18. Daha öncekiler de peygamberleri yalancı saymışlardı, fakat benim onlardan intikamım ne dehşetli olmuştu yani beni inkâr nasılmış gördüler.

19. O inkârcılar, üzerlerinde kanat çırparak uçan kuşlara hiç bakmazlar mı? Onları havada tutan yalnızca Rahman’dır. Gerçek şu ki, O herşeyi gözetiminde bulundurur.

20. Rahman’a karşı size yardım edecek olan kimmiş, şu sizin ordunuz mu? Allah’tan gelen gerçekleri örtbas edenler derin bir gaflet ve aldanma içindedirler.

21. Allah, rızkını tutacak olursa size rızk verecek kimdir? Doğrusu onlar azgınlık ve nefret içinde direnmektedirler.

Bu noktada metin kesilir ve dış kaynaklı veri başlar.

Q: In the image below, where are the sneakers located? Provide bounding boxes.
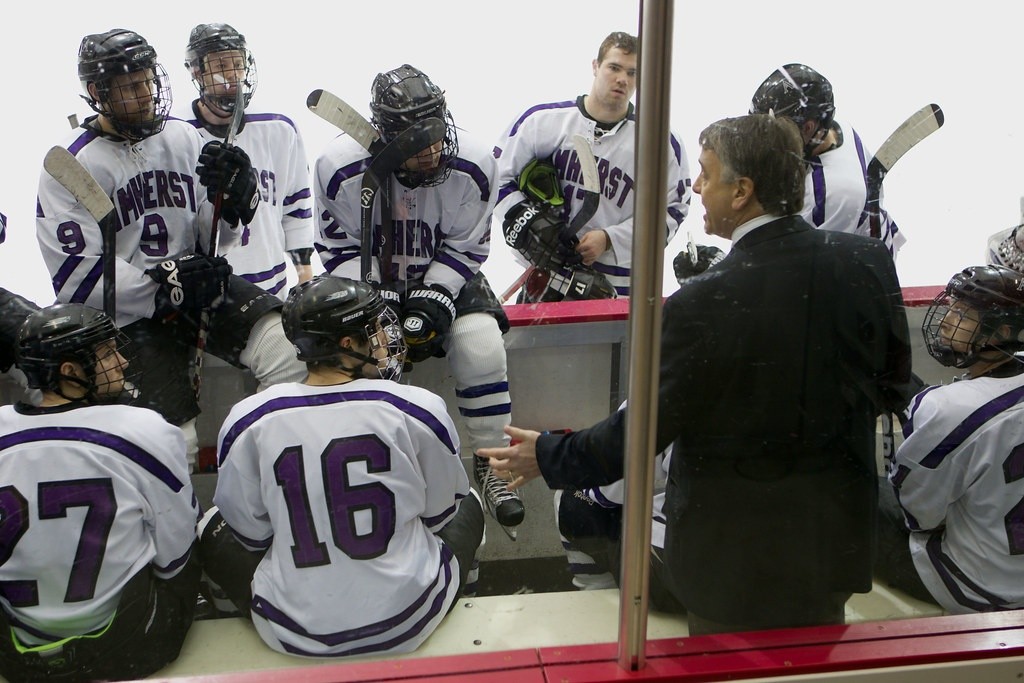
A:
[472,453,524,544]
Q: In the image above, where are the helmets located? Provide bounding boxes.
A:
[186,24,259,117]
[370,65,459,188]
[280,277,408,384]
[195,505,264,615]
[749,63,836,161]
[14,304,140,409]
[76,26,173,138]
[523,262,619,301]
[921,265,1024,368]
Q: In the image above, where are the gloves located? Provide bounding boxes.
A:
[370,281,406,330]
[195,141,261,227]
[403,283,457,362]
[144,252,231,312]
[674,244,729,286]
[506,202,585,270]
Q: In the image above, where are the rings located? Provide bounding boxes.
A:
[509,472,512,478]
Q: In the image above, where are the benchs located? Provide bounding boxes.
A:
[140,572,961,681]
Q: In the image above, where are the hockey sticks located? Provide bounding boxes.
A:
[190,78,244,430]
[306,89,393,284]
[361,117,446,286]
[866,103,944,480]
[498,134,600,305]
[43,145,116,324]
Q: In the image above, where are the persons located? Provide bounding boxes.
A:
[673,64,907,288]
[183,22,316,367]
[474,114,914,636]
[0,302,205,683]
[553,397,686,615]
[872,264,1024,613]
[313,63,525,528]
[197,277,484,657]
[36,29,309,477]
[494,32,693,305]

22. Artık yüzüstü sürünerek giden mi daha çok doğru yolu bulur yoksa doğru yolda dümdüz giden mi?

23. "Sizi yaratan ve size kulaklar, gözler, gönüller veren O’dur. Ne kadar az şükrediyorsunuz."

24. De ki. "Sizi yeryüzünde yaratıp çoğaltan O’dur ve yeniden dirildiğinizde O’nun huzuruna toplanacaksınız."

25. "Sizin bu tehdidiniz doğru ise, ne zaman gerçekleşecek?"

26. Onlara de ki ey peygamber! "Onun bilgisi yalnız Allah katındadır. Ben size sadece bir uyarıcıyım."

27. "Sizin aradığınız ve istediğiniz bu idi."

28. "Söyler misiniz, eğer Allah beni ve benimle beraber olanları sizin isteğiniz üzere yok etse veya bize acıyıp ömrümüzü uzatsa, bizler razıyız ama siz kâfirleri o acıklı azaptan kim kurtaracak?"

29. "Bizi kurtaracak olan yalnızca O Rahman olan Allah’tır. Biz O’na iman ettik ve O’na güvenip dayandık. İleride kimin açık bir sapıklık içinde olduğunu bileceksiniz."

30. "Yeraltı ve yer üstündeki tüm sularınız büsbütün çekilip batıp gitse, artık Allah’tan başka size kim su getirebilirdi."